But the Court, in a move that has caused some confusion, refused to hear another school sex-discrimination case, in which a Dayton, Ohio, administrator alleged that she was denied promotion to a principalship because of her sex.

The administrator had brought suit in 1977 under both Title IX of the Education Amendments of 1972 and Title VII of the Civil Rights Act of 1964, a separate employment-discrimination law. A federal district court had ruled against the administrator’s Title IX claim, on the grounds that the statute did not apply to employees. The decision was upheld last year by the U.S. Court of Appeals for the Sixth Circuit.

Similar Decisions Overturned

Although the Supreme Court overturned two similar federal appeals-court decisions last week, in Bell v. Dougherty County School System and Department of Education v. Seattle University, its failure to overturn the Title IX portion of the Sixth Circuit ruling has raised new questions about the Court’s recent employment-discrimination decision.

The Court had ruled on May 17, in a Connecticut case known as North Haven v. Bell, that Title IX was intended by the Congress to protect employees from discrimination based on sex. The decision was thought to settle the employment-discrimination issue, which has been the subject of several conflicting rulings in federal appeals courts during the 10 years since Title IX became law.

**Given data**
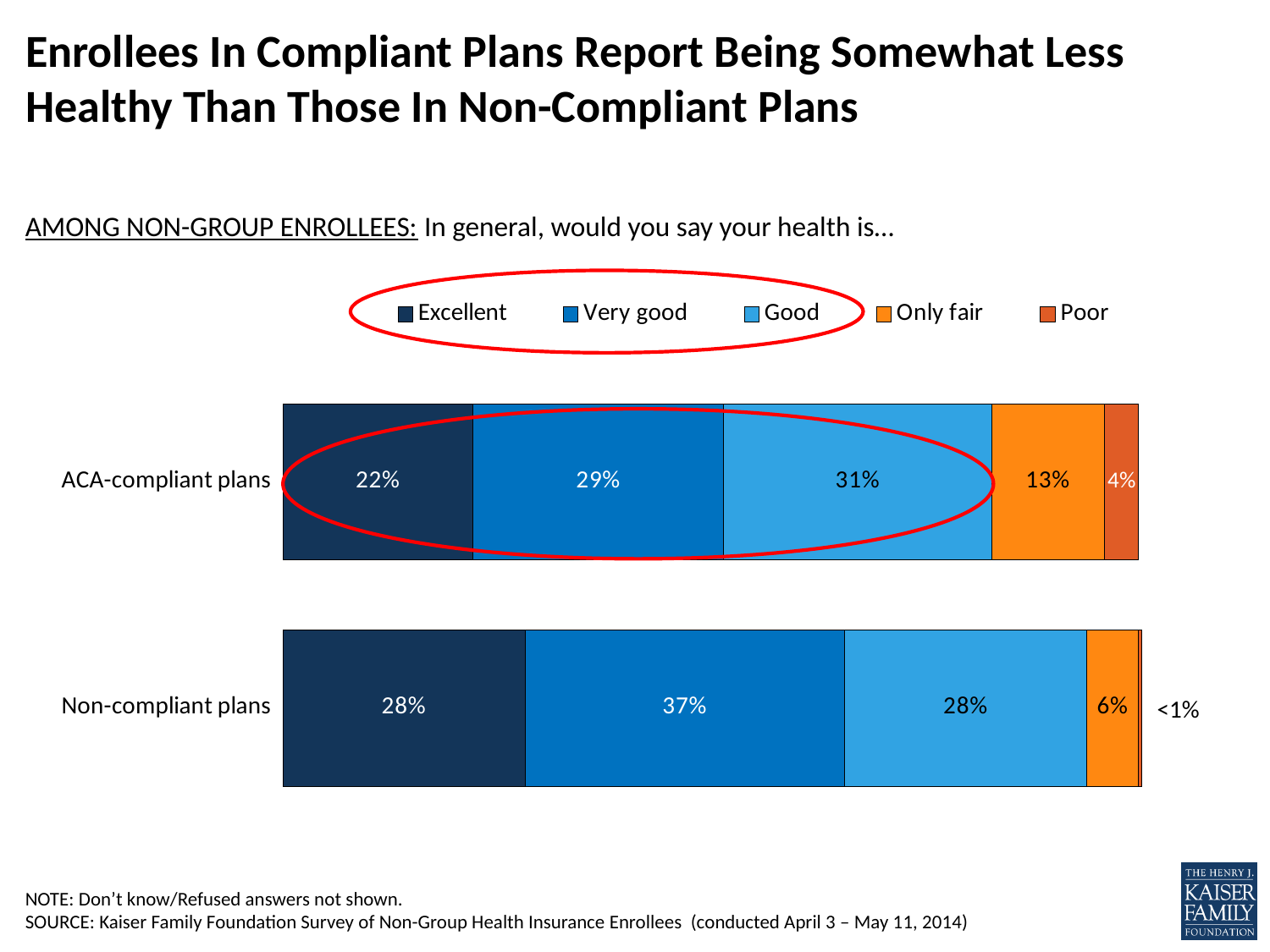
What is the combined share of Excellent, Very good and Good ratings for ACA-compliant plans? 82% How many series does the legend list? 5 What kind of chart is shown on the slide? Stacked bar chart Which group has a larger share of enrollees rating their health as Excellent, ACA-compliant plans or Non-compliant plans? Non-compliant plans How many plan categories are shown in the chart? 2 What percentage of enrollees in Non-compliant plans rate their health as Very good? 37% What percentage of enrollees in Non-compliant plans rate their health as Poor? <1% Which health rating has the smallest share among enrollees in Non-compliant plans? Poor Which health rating has the largest share among enrollees in ACA-compliant plans? Good What is the difference between the Very good share for Non-compliant plans and the Very good share for ACA-compliant plans? 8 percentage points What percentage of enrollees in ACA-compliant plans rate their health as Only fair? 13% What percentage of enrollees in ACA-compliant plans rate their health as Excellent? 22%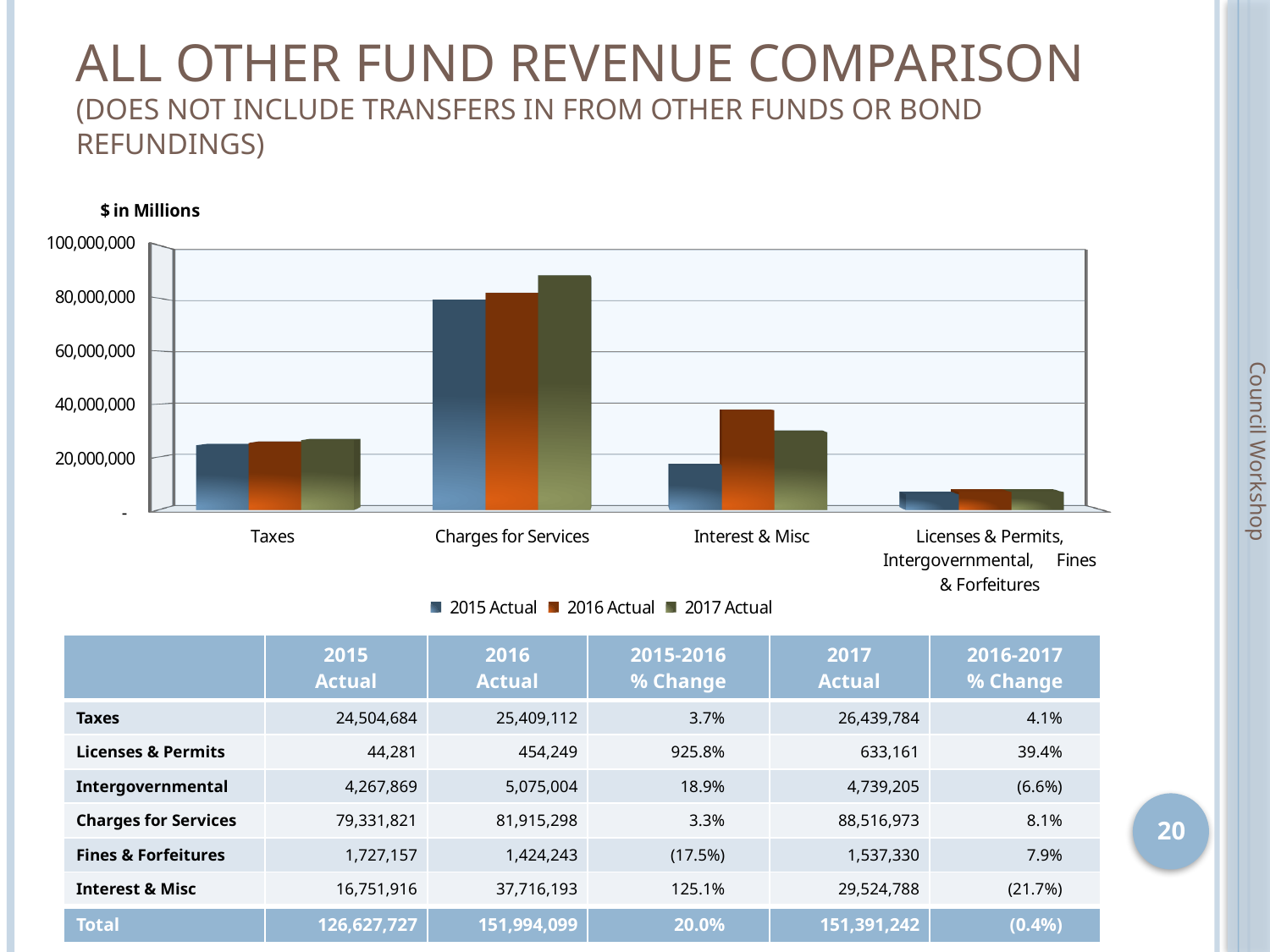
Is the 2015 Actual value for Taxes greater or less than 40,000,000? less Which category has the lowest bars in the chart? Licenses & Permits, Intergovernmental, Fines & Forfeitures Do the Charges for Services bars rise or fall from 2015 Actual to 2017 Actual? rise What are the three legend entries of the chart? 2015 Actual, 2016 Actual, 2017 Actual How many series does the chart legend list? 3 How many categories are shown along the x axis of the chart? 4 What is the 2017 Actual value for Charges for Services? 88,516,973 For Interest & Misc, which is larger: the 2016 Actual bar or the 2017 Actual bar? 2016 Actual What kind of chart is shown on the slide? bar chart Which category has the highest 2017 Actual bar in the chart? Charges for Services Is the 2016 Actual value for Interest & Misc greater or less than 20,000,000? greater What is the difference between the 2016 Actual and 2015 Actual values for Taxes? 904,428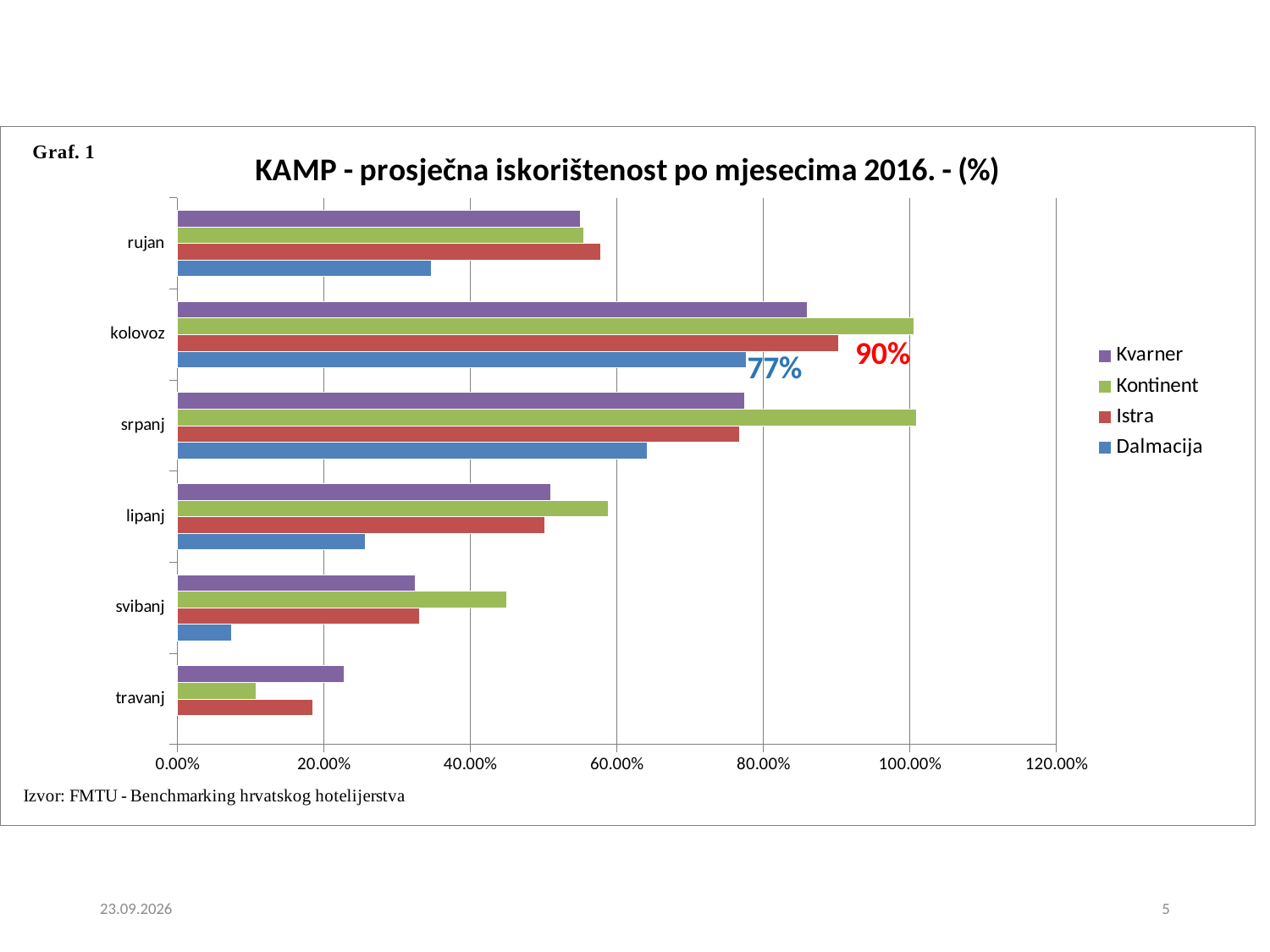
How many month categories are shown on the vertical axis? 6 How many series does the legend list? 4 Which is larger in lipanj, Kvarner or Dalmacija? Kvarner What kind of chart is shown on the slide? bar chart Which series has the lowest value in svibanj? Dalmacija Is the value for Kontinent in kolovoz greater or less than 80.00%? greater Which series has the highest value in kolovoz? Kontinent Which series is shown in blue in the legend? Dalmacija Is the value for Dalmacija in svibanj greater or less than 20.00%? less Which is larger in srpanj, Kontinent or Dalmacija? Kontinent What is the title of the chart? KAMP - prosječna iskorištenost po mjesecima 2016. - (%) Is the value for Dalmacija in rujan greater or less than 40.00%? less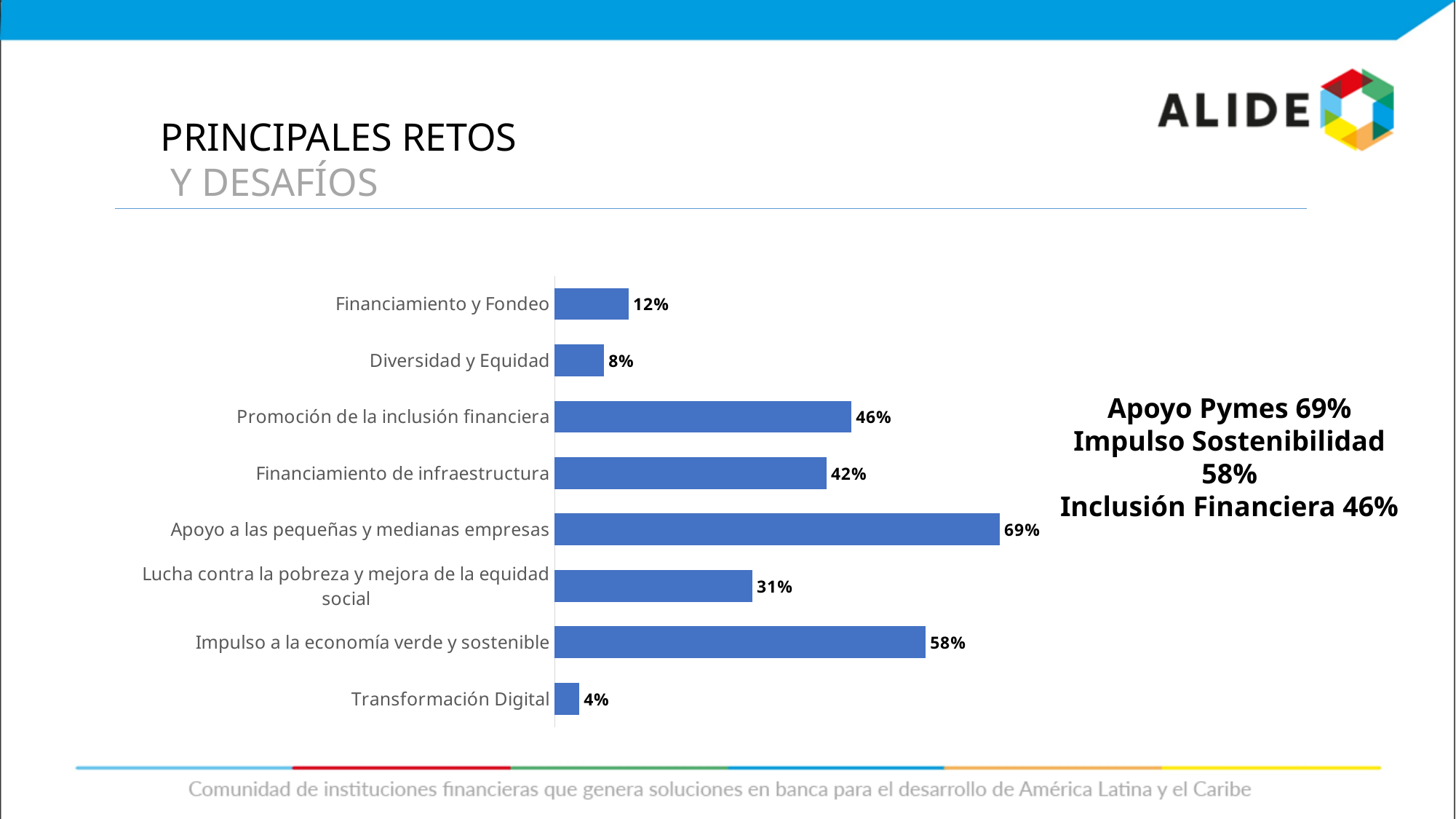
What is the value for Lucha contra la pobreza y mejora de la equidad social? 31% What is the value for Apoyo a las pequeñas y medianas empresas? 69% What is the difference between Promoción de la inclusión financiera and Financiamiento de infraestructura? 4% Which category has the lowest value? Transformación Digital What is the value for Transformación Digital? 4% Which category has the highest value? Apoyo a las pequeñas y medianas empresas How many categories are shown in the chart? 8 What is the value for Impulso a la economía verde y sostenible? 58% What is the difference between Apoyo a las pequeñas y medianas empresas and Impulso a la economía verde y sostenible? 11% Which is larger, Financiamiento y Fondeo or Diversidad y Equidad? Financiamiento y Fondeo What is the value for Financiamiento de infraestructura? 42% What kind of chart is shown on the slide? Bar chart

**Parts of the exercise**
- 1) According to the article on the Title IX cases, on what grounds did the federal district court reject the Dayton administrator's Title IX claim?
- 2) Print the article on the Title IX cases from "Although the Supreme" up to and including "IX became law.".

**Outputs for the tasks**
- 1) It ruled that the statute did not apply to employees.

- 2)
Although the Supreme Court overturned two similar federal appeals-court decisions last week, in Bell v. Dougherty County School System and Department of Education v. Seattle University, its failure to overturn the Title IX portion of the Sixth Circuit ruling has raised new questions about the Court’s recent employment-discrimination decision.

The Court had ruled on May 17, in a Connecticut case known as North Haven v. Bell, that Title IX was intended by the Congress to protect employees from discrimination based on sex. The decision was thought to settle the employment-discrimination issue, which has been the subject of several conflicting rulings in federal appeals courts during the 10 years since Title IX became law.